Non-proliferation, disarmament and arms control
The Protocol for the Prohibition of the Use in War of Asphyxiating, Poisonous or other Gases, and of Bacteriological Methods of Warfare (the Geneva Protocol 1925) was adopted in reaction to the horrific consequences of the extensive use of toxic gas during the First World War. The Protocol entered into force in 1928. It bans the use of 'asphyxiating, poisonous or other gases, and of all analogous liquids, materials or devices', as well as the use of 'bacteriological methods of warfare' by a state party to the Protocol against any country which is also a party to the Protocol. Australia acceded to the Geneva Protocol in 1930.
Biological and Toxic Weapons Convention (BWC)
The Biological and Toxic Weapons Convention (BWC), negotiated from 1969 to 1972, prohibits States Parties from developing, producing, stockpiling or otherwise acquiring or retaining biological and toxic weapons and their means of delivery, and also governs their destruction. It therefore plays a critical role in international efforts to address the threat posed by biological and toxic weapons. One of the first countries to sign the BWC when it opened for signature in 1972, Australia ratified the Convention in 1977. Australia actively works to promote universal adherence to the BWC.
Although the BWC does not explicitly ban the use of biological and toxic weapons – which are already banned by the Geneva Protocol – the prohibitions it contains and the requirement that states parties destroy any stockpiles accumulated before accession, amount to an effective ban on use, and also establish a strong global norm against the use of such weapons. The BWC also prohibits states parties from assisting other countries to acquire biological and toxic weapons, directly or indirectly. Further, it requires States Parties to facilitate technical and scientific cooperation in the use of biotechnology for peaceful purposes.

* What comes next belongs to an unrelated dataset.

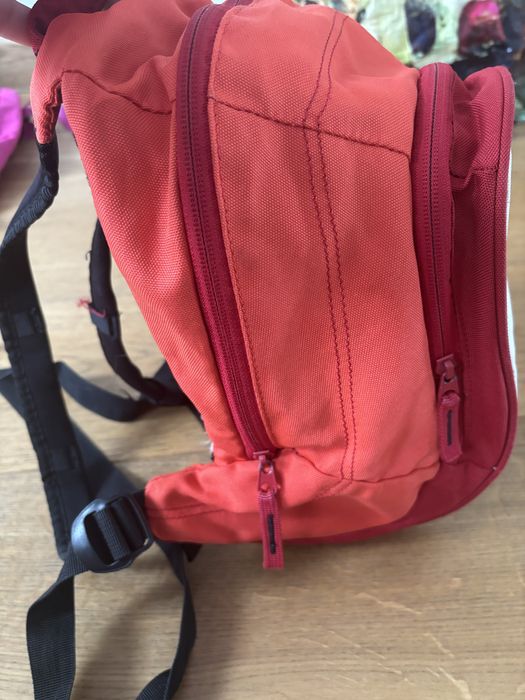 Plecak damski Quechua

The BWC remains a cornerstone of the multilateral disarmament regime and has established a strong norm against biological weapons. It is recognised as the first multilateral treaty to outlaw an entire category of weapons of mass destruction. States Parties have gradually elaborated upon the Convention’s provisions by reaching additional agreements and understandings at its review conferences.
The ninth Review Conference of the BWC will be held in Geneva in November- December 2022. The Review Conference will seek to reach consensus on a further intersessional program of work. As of July 2022, 184 countries had become States Parties to the BWC. Of the UN member states which are not party to the treaty, four states have signed, but not ratified, the Convention, and 10 states have neither signed or ratified it.